— START Reading passage —

Emmanuel College - or 'Emma' to its friends - is one of the 31 independent colleges that make up Cambridge University. The College is located near enough to the centre of Cambridge to be convenient for shops, pubs and cafes, but far enough away from 'The Backs'1 to minimise the summer invasion by tourists that is suffered by the likes of King's, Trinity and St John's. Like all the Cambridge colleges, Emmanuel is directly responsible for the welfare of its students, as well as providing small-group teaching to supplement the lectures and practical classes that are run by the University. Emmanuel also provides numerous facilities for its students, including, among others, a library, laundry service, assorted sports facilities and the obligatory college bar. So where did Emmanuel come from, and what makes it different from the other 30 colleges in Cambridge?
A Little History
Emmanuel was founded by Sir Walter Mildmay in 1584, some 300 years after the first Cambridge college, Peterhouse. At the time, Mildmay was Chancellor of the Exchequer to Queen Elizabeth I and therefore a person of some wealth and status in England. He had already donated to the university by providing the money for a lecturer in Greek, a preacher and six scholars at nearby Christ's College. As a highly religious man, tending towards Puritanism, Mildmay felt that there was room in Cambridge for a college dedicated to the training of church ministers, and thus Emmanuel was established up on the site of a former Dominican priory.
The first Master of the College was Laurence Chadderton, another puritan who had studied at Christ's College, later becoming a Fellow there and influencing the puritanical leanings of that College. Chadderton's major work was to serve on the committee that produced the Authorised King James Version of the Bible.
Over the years, Emmanuel changed gradually from a puritanical college for training ministers into the modern academic institution that it is today, admitting students for any of the degrees awarded by the university. Emmanuel, like all but three of the modern Cambridge colleges, is co-educational, having admitted its first female students in 1979, a mere 110 years after the university first permitted women to attend.

— END Reading passage —
— START Data provided —

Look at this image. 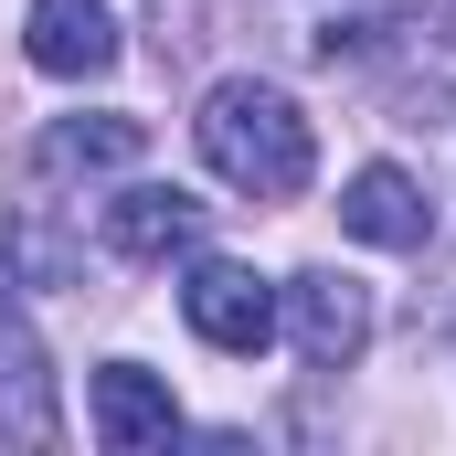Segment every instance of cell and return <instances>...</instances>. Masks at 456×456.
I'll return each mask as SVG.
<instances>
[{
  "instance_id": "cell-6",
  "label": "cell",
  "mask_w": 456,
  "mask_h": 456,
  "mask_svg": "<svg viewBox=\"0 0 456 456\" xmlns=\"http://www.w3.org/2000/svg\"><path fill=\"white\" fill-rule=\"evenodd\" d=\"M340 224L361 233V244H382V255H425V244H436V202H425V181H414V170L371 159V170H350Z\"/></svg>"
},
{
  "instance_id": "cell-8",
  "label": "cell",
  "mask_w": 456,
  "mask_h": 456,
  "mask_svg": "<svg viewBox=\"0 0 456 456\" xmlns=\"http://www.w3.org/2000/svg\"><path fill=\"white\" fill-rule=\"evenodd\" d=\"M21 53H32L43 75H64V86L107 75V64H117V21H107V0H32V11H21Z\"/></svg>"
},
{
  "instance_id": "cell-7",
  "label": "cell",
  "mask_w": 456,
  "mask_h": 456,
  "mask_svg": "<svg viewBox=\"0 0 456 456\" xmlns=\"http://www.w3.org/2000/svg\"><path fill=\"white\" fill-rule=\"evenodd\" d=\"M202 224H213V202H191L181 181L159 191V181H127L107 202V255H127V265H159V255H191L202 244Z\"/></svg>"
},
{
  "instance_id": "cell-1",
  "label": "cell",
  "mask_w": 456,
  "mask_h": 456,
  "mask_svg": "<svg viewBox=\"0 0 456 456\" xmlns=\"http://www.w3.org/2000/svg\"><path fill=\"white\" fill-rule=\"evenodd\" d=\"M191 138H202V170L244 191V202H287V191H308V170H319V138H308V117L287 86H265V75H224L202 117H191Z\"/></svg>"
},
{
  "instance_id": "cell-4",
  "label": "cell",
  "mask_w": 456,
  "mask_h": 456,
  "mask_svg": "<svg viewBox=\"0 0 456 456\" xmlns=\"http://www.w3.org/2000/svg\"><path fill=\"white\" fill-rule=\"evenodd\" d=\"M181 319H191L213 350L255 361V350L276 340V287H265L255 265H233V255H191V276H181Z\"/></svg>"
},
{
  "instance_id": "cell-3",
  "label": "cell",
  "mask_w": 456,
  "mask_h": 456,
  "mask_svg": "<svg viewBox=\"0 0 456 456\" xmlns=\"http://www.w3.org/2000/svg\"><path fill=\"white\" fill-rule=\"evenodd\" d=\"M276 330L297 340L308 371H350V361L371 350V287L340 276V265H308V276L276 287Z\"/></svg>"
},
{
  "instance_id": "cell-2",
  "label": "cell",
  "mask_w": 456,
  "mask_h": 456,
  "mask_svg": "<svg viewBox=\"0 0 456 456\" xmlns=\"http://www.w3.org/2000/svg\"><path fill=\"white\" fill-rule=\"evenodd\" d=\"M53 436H64V393H53L32 308H21V265L0 255V446H53Z\"/></svg>"
},
{
  "instance_id": "cell-9",
  "label": "cell",
  "mask_w": 456,
  "mask_h": 456,
  "mask_svg": "<svg viewBox=\"0 0 456 456\" xmlns=\"http://www.w3.org/2000/svg\"><path fill=\"white\" fill-rule=\"evenodd\" d=\"M149 149V127L138 117H53L43 138H32V181H96V170H127Z\"/></svg>"
},
{
  "instance_id": "cell-5",
  "label": "cell",
  "mask_w": 456,
  "mask_h": 456,
  "mask_svg": "<svg viewBox=\"0 0 456 456\" xmlns=\"http://www.w3.org/2000/svg\"><path fill=\"white\" fill-rule=\"evenodd\" d=\"M86 425H96L107 456H149V446L181 436V403H170V382H159L149 361H107V371L86 382Z\"/></svg>"
}]
</instances>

— END Data provided —

Exercise set:
1: For each statement below, say whether it agrees with the text on Emmanuel College, answering yes or no and quoting the words of the text that decide it. (a) Sir Walter Mildmay founded Emmanuel in 1584. (b) Laurence Chadderton studied at Trinity before becoming Master. (c) Emmanuel admitted its first female students in 1979.
2: Write the next part of the text on Emmanuel College, picking up after its final sentence.

Outputs in order:
1:
(a) Yes: "Emmanuel was founded by Sir Walter Mildmay in 1584"
(b) No: "another puritan who had studied at Christ's College"
(c) Yes: "having admitted its first female students in 1979"

2:
A Quick Tour
On entering the College from St Andrew's Street, through the main gate, a visitor first passes the Porters' Lodge, before stepping into Front Court. This consists of a large, immaculate lawn with a path running around all four sides. On the right-hand side are the Westmoreland buildings, containing some accommodation and Fellows' studies. On the left is the dining hall. Straight ahead, dominating Front Court, is the Wren Chapel, one of three buildings2 in Cambridge to be designed by the man responsible for St Paul's Cathedral in London.
Travels in Time and Space
Taking the exit from Front Court on the left-hand side, past the 'pigeon-hole room' - where students' post is delivered - the visitor passes the dining room and kitchens and enters New Court. This contains a herb garden and some of the college's most luxurious student accommodation. It was also the filming location of Professor Chronotis's study in the Doctor Who episode 'Shada', written by Douglas Adams3.
Leaving New Court by the opposite corner from which they entered, the visitor passes two important buildings. The first, the Master's Lodge, was built in the 1960s, and unfortunately has the 'concrete block' design of many buildings of that period. Just past the Master's Lodge is the Queen's Building, the most recent addition to Emmanuel. Built from the same stone as the Wren Chapel, the building contains a lecture theatre, which doubles as a real theatre4, as well as graduate and undergraduate common rooms. The building was opened by Queen Elizabeth II, after whom it was named - a possibly apocryphal story tells that the original plan was to name it the Queen Elizabeth II Building, until the Queen insisted that it wasn't necessary, asking, 'which other Queen could it possibly be?'
After passing the Queen's Building, the visitor descends some stone steps, walks through a tastefully decorated tunnel, climbs another set of steps and, finding himself in North Court, is primed for another apocryphal story5. Emmanuel Street, under which the tunnel runs, was once a private road belonging to the College, allowing students to pass between North Court and the main College without having to dodge traffic. The council begged and pleaded with Emmanuel to hand Emmanuel Street over to them, in return for which they promised to build a subway connecting the two parts of the College. An agreement was reached, the street was opened, the tunnel was built, and everyone was happy. Until the council built a bus station at the back of North Court, turning two sides of the College into a major bus route and alternately choking and deafening those students unlucky enough to be assigned rooms in North Court's 'Y' and 'Z' staircases...
North Court itself is the home to student accommodation, the self-service laundry (ie, two washing machines and tumble-dryers that have to be booked days in advance) and a very valuable Japanese tree, from which students are strongly encouraged not to hang items - such as other students' bicycles.
And Back Again
Passing back down the tunnel and into New Court, the visitor can return to Front Court by passing the Old Library, which was once the site of the College Chapel and was built north-south, rather than the traditional east-west, in an act of religious rebellion by the Puritans.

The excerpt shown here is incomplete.